• AIM OF THE TASK:
Copy out all the records, word for word.

Dataset records:
..........
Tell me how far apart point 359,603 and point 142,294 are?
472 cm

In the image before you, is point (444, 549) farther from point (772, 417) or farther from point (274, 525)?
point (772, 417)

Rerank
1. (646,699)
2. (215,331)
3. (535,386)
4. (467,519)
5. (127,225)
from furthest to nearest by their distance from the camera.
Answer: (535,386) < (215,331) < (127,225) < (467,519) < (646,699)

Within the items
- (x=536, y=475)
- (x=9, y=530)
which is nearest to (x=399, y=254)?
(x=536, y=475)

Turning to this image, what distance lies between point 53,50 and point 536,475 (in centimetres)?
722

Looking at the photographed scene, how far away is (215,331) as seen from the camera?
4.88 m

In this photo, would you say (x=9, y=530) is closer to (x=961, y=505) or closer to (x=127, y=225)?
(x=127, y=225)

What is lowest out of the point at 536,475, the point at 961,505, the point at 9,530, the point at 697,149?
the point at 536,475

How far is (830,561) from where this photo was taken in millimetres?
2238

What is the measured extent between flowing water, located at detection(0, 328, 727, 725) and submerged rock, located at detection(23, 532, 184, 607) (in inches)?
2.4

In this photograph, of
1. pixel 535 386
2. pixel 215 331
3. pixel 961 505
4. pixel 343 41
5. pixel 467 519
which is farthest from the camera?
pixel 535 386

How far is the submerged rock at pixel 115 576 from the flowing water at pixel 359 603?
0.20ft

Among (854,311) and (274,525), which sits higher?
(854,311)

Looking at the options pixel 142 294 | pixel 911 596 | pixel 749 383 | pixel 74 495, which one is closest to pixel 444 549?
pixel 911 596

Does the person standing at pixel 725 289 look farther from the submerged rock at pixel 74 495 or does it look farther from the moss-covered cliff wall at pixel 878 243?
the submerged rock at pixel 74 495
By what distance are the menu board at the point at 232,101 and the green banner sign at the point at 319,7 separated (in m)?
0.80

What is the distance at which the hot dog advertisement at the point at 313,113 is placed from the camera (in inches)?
..........
• SOLUTION TO THIS EXERCISE:
Tell me how far apart point 359,603 and point 142,294 are?
472 cm

In the image before you, is point (444, 549) farther from point (772, 417) or farther from point (274, 525)?
point (772, 417)

Rerank
1. (646,699)
2. (215,331)
3. (535,386)
4. (467,519)
5. (127,225)
from furthest to nearest by their distance from the camera.
Answer: (535,386) < (215,331) < (127,225) < (467,519) < (646,699)

Within the items
- (x=536, y=475)
- (x=9, y=530)
which is nearest to (x=399, y=254)?
(x=536, y=475)

Turning to this image, what distance lies between point 53,50 and point 536,475 (in centimetres)?
722

Looking at the photographed scene, how far away is (215,331) as seen from the camera?
4.88 m

In this photo, would you say (x=9, y=530) is closer to (x=961, y=505) or closer to (x=127, y=225)?
(x=127, y=225)

What is lowest out of the point at 536,475, the point at 961,505, the point at 9,530, the point at 697,149?
the point at 536,475

How far is (830,561) from where this photo was taken in millimetres?
2238

What is the measured extent between flowing water, located at detection(0, 328, 727, 725) and submerged rock, located at detection(23, 532, 184, 607) (in inches)?
2.4

In this photograph, of
1. pixel 535 386
2. pixel 215 331
3. pixel 961 505
4. pixel 343 41
5. pixel 467 519
which is farthest from the camera?
pixel 535 386

How far is the submerged rock at pixel 115 576 from the flowing water at pixel 359 603?
0.20ft

Among (854,311) and (274,525), which sits higher?
(854,311)

Looking at the options pixel 142 294 | pixel 911 596 | pixel 749 383 | pixel 74 495, which one is closest to pixel 444 549?
pixel 911 596

Does the person standing at pixel 725 289 look farther from the submerged rock at pixel 74 495 or does it look farther from the moss-covered cliff wall at pixel 878 243?
the submerged rock at pixel 74 495
By what distance are the menu board at the point at 232,101 and the green banner sign at the point at 319,7 separated (in m)?
0.80

What is the distance at which the hot dog advertisement at the point at 313,113 is placed from the camera (in inches)?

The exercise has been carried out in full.